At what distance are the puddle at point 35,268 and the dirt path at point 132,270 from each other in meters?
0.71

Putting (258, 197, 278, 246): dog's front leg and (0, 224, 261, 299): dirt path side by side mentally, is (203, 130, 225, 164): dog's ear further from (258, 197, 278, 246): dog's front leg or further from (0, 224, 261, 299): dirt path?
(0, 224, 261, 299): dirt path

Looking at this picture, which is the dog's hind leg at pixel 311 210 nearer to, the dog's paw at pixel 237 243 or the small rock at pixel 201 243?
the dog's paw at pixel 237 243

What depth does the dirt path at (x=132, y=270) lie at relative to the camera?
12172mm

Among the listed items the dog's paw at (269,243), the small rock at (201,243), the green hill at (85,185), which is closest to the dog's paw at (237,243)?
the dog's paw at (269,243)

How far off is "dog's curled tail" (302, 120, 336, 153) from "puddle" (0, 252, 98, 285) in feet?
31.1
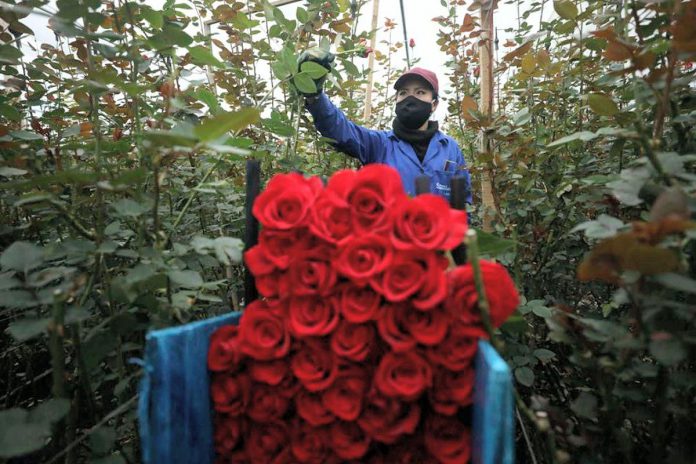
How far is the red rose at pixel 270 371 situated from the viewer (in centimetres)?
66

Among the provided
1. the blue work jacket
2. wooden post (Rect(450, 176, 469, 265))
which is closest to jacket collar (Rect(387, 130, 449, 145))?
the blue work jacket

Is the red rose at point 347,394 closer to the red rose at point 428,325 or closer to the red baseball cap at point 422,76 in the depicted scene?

********************

## What is expected:
Every entry above needs to be retyped exactly; drop the pictures.

## Solution to the problem:
At what distance are the puddle at point 35,268 and the dirt path at point 132,270 from each other in meters?
0.71

Putting (258, 197, 278, 246): dog's front leg and (0, 224, 261, 299): dirt path side by side mentally, is (203, 130, 225, 164): dog's ear further from (258, 197, 278, 246): dog's front leg or further from (0, 224, 261, 299): dirt path?
(0, 224, 261, 299): dirt path

Looking at this picture, which is the dog's hind leg at pixel 311 210 nearer to, the dog's paw at pixel 237 243 or the small rock at pixel 201 243?
the dog's paw at pixel 237 243

What depth does the dirt path at (x=132, y=270) lie at relative to the camera?
12172mm

Among the listed items the dog's paw at (269,243), the small rock at (201,243), the green hill at (85,185), which is closest to the dog's paw at (237,243)?
the dog's paw at (269,243)

How far off is "dog's curled tail" (302, 120, 336, 153) from "puddle" (0, 252, 98, 285) in feet?
31.1
How far is the red rose at pixel 270 371 situated from the viewer (in centimetres)?
66

Among the provided
1. the blue work jacket
2. wooden post (Rect(450, 176, 469, 265))
which is closest to jacket collar (Rect(387, 130, 449, 145))?
the blue work jacket

Is the red rose at point 347,394 closer to the red rose at point 428,325 or closer to the red baseball cap at point 422,76 in the depicted scene?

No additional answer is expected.